Objective:

To evaluate evidence supporting ultraweak photon emission (UPE) as a potential noninvasive biomarker of neural oxidative metabolism and neurological disease.

Background:

UPE, generated by reactive oxygen species during cellular metabolism, has been detected in neural tissue and the human brain. Accumulating data suggest that UPE reflects mitochondrial and redox dynamics—key processes disrupted in neurological disorders such as stroke, epilepsy, and neurodegeneration. Despite these associations, the clinical potential of UPE as a biomarker remains largely unexplored in neurology.

Design/Methods:

A targeted literature review of PubMed and Scopus was conducted to identify experimental and translational studies examining UPE in neurological contexts.

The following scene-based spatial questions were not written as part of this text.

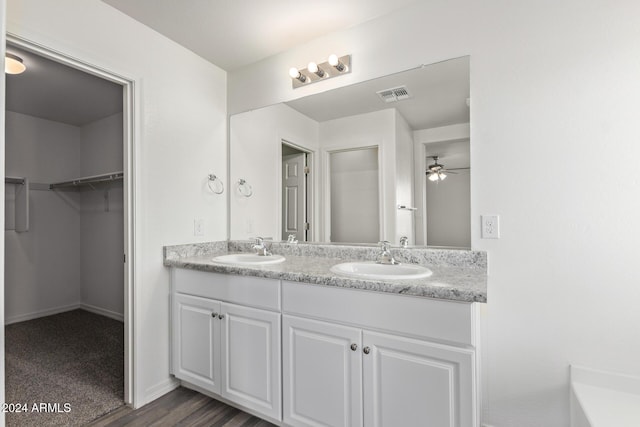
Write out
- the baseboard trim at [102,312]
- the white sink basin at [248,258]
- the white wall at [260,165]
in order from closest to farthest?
the white sink basin at [248,258]
the white wall at [260,165]
the baseboard trim at [102,312]

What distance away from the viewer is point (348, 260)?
2061 millimetres

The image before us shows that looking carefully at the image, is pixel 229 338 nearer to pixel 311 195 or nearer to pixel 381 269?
pixel 381 269

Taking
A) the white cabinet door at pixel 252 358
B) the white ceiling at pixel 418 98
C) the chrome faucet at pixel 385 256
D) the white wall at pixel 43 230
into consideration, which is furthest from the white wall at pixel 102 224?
the chrome faucet at pixel 385 256

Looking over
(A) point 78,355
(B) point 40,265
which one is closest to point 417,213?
(A) point 78,355

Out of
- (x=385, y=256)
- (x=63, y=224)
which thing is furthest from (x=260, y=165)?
(x=63, y=224)

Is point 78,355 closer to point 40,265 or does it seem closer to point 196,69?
point 40,265

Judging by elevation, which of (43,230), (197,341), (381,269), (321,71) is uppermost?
(321,71)

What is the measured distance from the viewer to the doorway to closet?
2.67m

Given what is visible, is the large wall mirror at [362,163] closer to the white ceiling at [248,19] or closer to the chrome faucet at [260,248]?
the chrome faucet at [260,248]

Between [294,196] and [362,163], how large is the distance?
59 cm

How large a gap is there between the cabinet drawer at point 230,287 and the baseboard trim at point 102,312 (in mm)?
2096

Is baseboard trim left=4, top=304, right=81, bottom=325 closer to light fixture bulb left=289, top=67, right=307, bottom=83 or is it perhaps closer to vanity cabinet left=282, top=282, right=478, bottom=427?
vanity cabinet left=282, top=282, right=478, bottom=427

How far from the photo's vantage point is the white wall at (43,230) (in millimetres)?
3500

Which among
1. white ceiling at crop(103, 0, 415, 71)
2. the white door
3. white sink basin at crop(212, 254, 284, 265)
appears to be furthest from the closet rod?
the white door
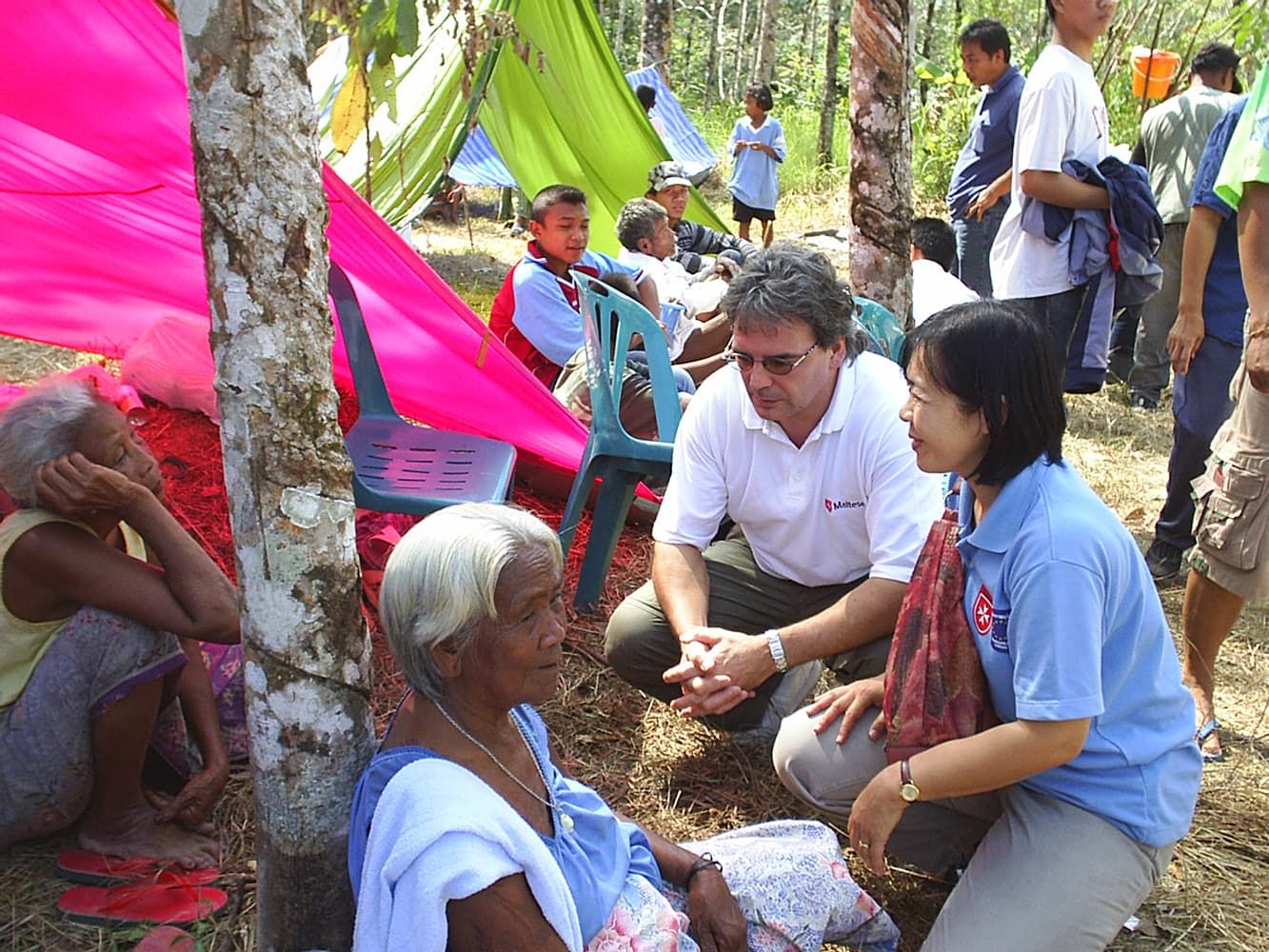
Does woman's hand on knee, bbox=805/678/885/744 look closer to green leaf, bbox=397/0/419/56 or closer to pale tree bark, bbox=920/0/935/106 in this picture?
green leaf, bbox=397/0/419/56

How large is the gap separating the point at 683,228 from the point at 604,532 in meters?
3.48

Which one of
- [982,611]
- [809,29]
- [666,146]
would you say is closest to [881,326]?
[982,611]

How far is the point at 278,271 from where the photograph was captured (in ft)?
5.32

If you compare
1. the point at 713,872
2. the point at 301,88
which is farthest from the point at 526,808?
the point at 301,88

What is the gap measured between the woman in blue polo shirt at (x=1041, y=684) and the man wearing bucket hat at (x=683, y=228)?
14.4 ft

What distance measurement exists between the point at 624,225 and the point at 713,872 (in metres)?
3.81

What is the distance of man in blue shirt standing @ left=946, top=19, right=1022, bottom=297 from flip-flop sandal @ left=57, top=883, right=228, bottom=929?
14.0ft

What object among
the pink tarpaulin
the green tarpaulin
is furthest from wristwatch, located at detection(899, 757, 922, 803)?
the green tarpaulin

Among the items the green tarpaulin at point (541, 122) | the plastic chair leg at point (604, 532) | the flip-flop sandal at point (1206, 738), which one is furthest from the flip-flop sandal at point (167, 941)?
the green tarpaulin at point (541, 122)

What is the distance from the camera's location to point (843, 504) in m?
2.59

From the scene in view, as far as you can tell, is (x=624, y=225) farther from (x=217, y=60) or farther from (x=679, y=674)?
(x=217, y=60)

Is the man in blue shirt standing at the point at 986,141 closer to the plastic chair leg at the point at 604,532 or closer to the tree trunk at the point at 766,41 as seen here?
Answer: the plastic chair leg at the point at 604,532

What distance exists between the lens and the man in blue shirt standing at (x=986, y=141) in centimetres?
536

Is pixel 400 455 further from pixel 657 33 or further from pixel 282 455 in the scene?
pixel 657 33
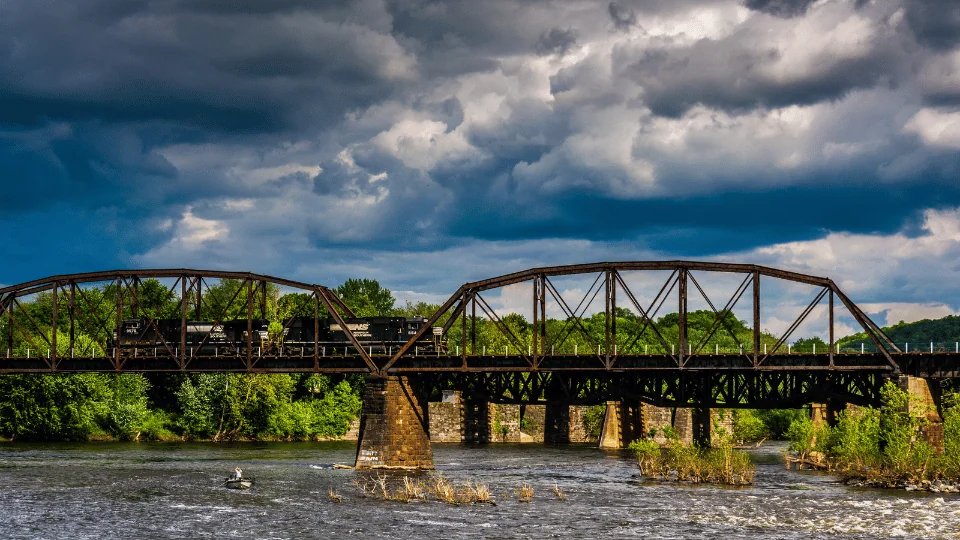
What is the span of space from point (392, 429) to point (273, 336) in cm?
2880

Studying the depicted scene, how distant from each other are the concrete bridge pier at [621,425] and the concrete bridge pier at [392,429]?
139 feet

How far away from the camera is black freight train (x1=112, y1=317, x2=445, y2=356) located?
9306 cm

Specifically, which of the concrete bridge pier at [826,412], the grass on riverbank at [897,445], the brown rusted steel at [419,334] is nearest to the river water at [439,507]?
the grass on riverbank at [897,445]

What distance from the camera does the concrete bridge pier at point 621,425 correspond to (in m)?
122

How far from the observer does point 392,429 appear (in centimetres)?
8088

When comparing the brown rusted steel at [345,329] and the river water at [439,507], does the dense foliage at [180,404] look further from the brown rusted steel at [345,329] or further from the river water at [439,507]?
the river water at [439,507]

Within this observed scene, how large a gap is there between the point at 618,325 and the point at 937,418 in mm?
122383

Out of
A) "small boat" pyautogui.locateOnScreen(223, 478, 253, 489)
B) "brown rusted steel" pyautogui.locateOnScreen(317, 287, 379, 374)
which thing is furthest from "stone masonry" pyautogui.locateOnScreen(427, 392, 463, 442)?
"small boat" pyautogui.locateOnScreen(223, 478, 253, 489)

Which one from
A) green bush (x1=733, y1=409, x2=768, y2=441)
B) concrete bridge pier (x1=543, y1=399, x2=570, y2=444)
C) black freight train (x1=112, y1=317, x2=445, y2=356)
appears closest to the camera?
black freight train (x1=112, y1=317, x2=445, y2=356)

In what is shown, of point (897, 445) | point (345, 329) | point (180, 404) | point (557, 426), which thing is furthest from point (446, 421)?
point (897, 445)

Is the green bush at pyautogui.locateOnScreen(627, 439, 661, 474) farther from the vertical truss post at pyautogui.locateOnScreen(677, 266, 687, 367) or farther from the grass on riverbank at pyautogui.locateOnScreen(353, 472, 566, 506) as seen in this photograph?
the grass on riverbank at pyautogui.locateOnScreen(353, 472, 566, 506)

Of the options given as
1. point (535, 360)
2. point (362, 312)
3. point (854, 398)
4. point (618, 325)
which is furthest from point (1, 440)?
point (618, 325)

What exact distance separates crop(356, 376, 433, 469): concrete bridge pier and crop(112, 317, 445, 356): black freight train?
6948 mm

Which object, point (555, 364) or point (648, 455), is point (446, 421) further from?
point (555, 364)
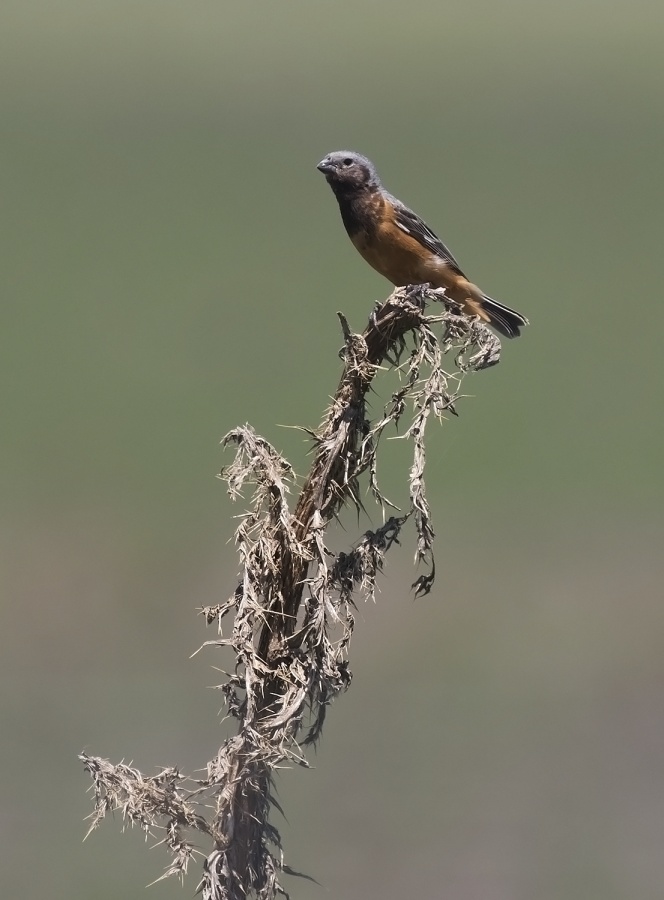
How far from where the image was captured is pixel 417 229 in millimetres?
8555

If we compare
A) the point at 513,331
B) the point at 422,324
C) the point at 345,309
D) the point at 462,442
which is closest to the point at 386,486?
the point at 462,442

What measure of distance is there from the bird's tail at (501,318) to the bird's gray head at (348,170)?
1.01 meters

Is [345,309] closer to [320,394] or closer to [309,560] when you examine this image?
[320,394]

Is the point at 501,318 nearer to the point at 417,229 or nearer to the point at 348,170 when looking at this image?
the point at 417,229

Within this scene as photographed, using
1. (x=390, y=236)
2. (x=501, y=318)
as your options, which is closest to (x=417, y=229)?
(x=390, y=236)

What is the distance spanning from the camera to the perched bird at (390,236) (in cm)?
845

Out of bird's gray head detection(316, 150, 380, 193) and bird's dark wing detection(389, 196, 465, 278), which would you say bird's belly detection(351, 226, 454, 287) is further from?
bird's gray head detection(316, 150, 380, 193)

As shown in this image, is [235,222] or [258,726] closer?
[258,726]

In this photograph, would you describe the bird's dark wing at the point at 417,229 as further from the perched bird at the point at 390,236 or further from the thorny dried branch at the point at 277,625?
the thorny dried branch at the point at 277,625

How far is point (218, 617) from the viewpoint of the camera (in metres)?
3.80

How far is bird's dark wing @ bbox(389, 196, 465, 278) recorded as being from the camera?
28.0 ft

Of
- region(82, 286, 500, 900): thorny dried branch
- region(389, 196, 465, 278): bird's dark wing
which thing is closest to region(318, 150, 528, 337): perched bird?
region(389, 196, 465, 278): bird's dark wing

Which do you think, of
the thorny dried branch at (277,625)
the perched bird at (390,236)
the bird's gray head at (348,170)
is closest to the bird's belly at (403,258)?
the perched bird at (390,236)

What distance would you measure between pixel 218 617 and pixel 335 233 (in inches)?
1400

Studies were analyzed for emission characteristics, disease specific alterations, and biochemical mechanisms.

Results:

Across studies, UPE intensity increases with glutamatergic stimulation and oxidative stress and is modulated by neurotransmitters. In ischemic stroke models, UPE rises during reperfusion but declines after infarction despite structural recovery, indicating persistent metabolic impairment. In neurodegenerative models, baseline UPE is reduced, and glutamate-evoked responses show diminished amplitude and spectral blue shift, consistent with impaired mitochondrial and synaptic activity. Pharmacologic agents such as donepezil restore UPE profiles toward baseline. In tumor models, malignant cells exhibit distinct spectral signatures compared to normal tissue. Human studies demonstrate correlations between transcranial UPE and EEG activity, suggesting functional coupling with neural metabolism.

Conclusions:

Emerging evidence supports UPE as a sensitive, noninvasive optical marker of neural oxidative metabolism. Its responsiveness to disease state and pharmacologic modulation warrants further translational studies to establish diagnostic thresholds and explore integration with EEG, fMRI, and metabolic imaging in clinical neurology.